PAGE EXCERPT —
While Roy was at the University of Washington, he had the opportunity to play with fellow Husky Nate Robinson. The two grew up together, but attended separate high schools, Robinson would attend Rainer Beach, and Roy played cross-town at Garfield.

In the past several players from the Seattle area gave Roy high praised including Memphis Grizzlies guard Avery Bradley, who named him to be the best to come out of Seattle.

He was the most NBA ready out of any of us that came out of the city.

He would continue:

If it wasn’t for leg injuries, there is no telling what he could have accomplished.

During a recent interview with Roy’s former college teammate Nate Robinson if he agreed that Roy was the greatest to come out of the city.

I don’t know if he is the best to come out of Seattle. I would say Jamal Crawford to be the best out of Seattle basketball player and Brandon Roy would probably be a second, maybe if you want to put me in the category because I did three sports coming out of Washington and we still own a state championship. B Roy only played basketball, Jamal Crawford only played basketball, these only did this basketball, I did it in football, basketball, and track.

INPUT DATA —
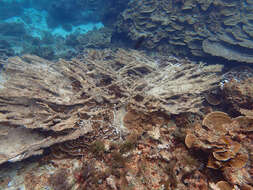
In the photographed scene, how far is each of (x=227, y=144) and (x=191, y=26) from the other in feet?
23.3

EXERCISE — Update the part of the Brandon Roy excerpt starting at "During a recent" and ending at "basketball, and track.", putting "state title" in place of "state championship". The listing has nothing to do with this exercise.

RESULT OF THIS TASK —
During a recent interview with Roy’s former college teammate Nate Robinson if he agreed that Roy was the greatest to come out of the city.

I don’t know if he is the best to come out of Seattle. I would say Jamal Crawford to be the best out of Seattle basketball player and Brandon Roy would probably be a second, maybe if you want to put me in the category because I did three sports coming out of Washington and we still own a state title. B Roy only played basketball, Jamal Crawford only played basketball, these only did this basketball, I did it in football, basketball, and track.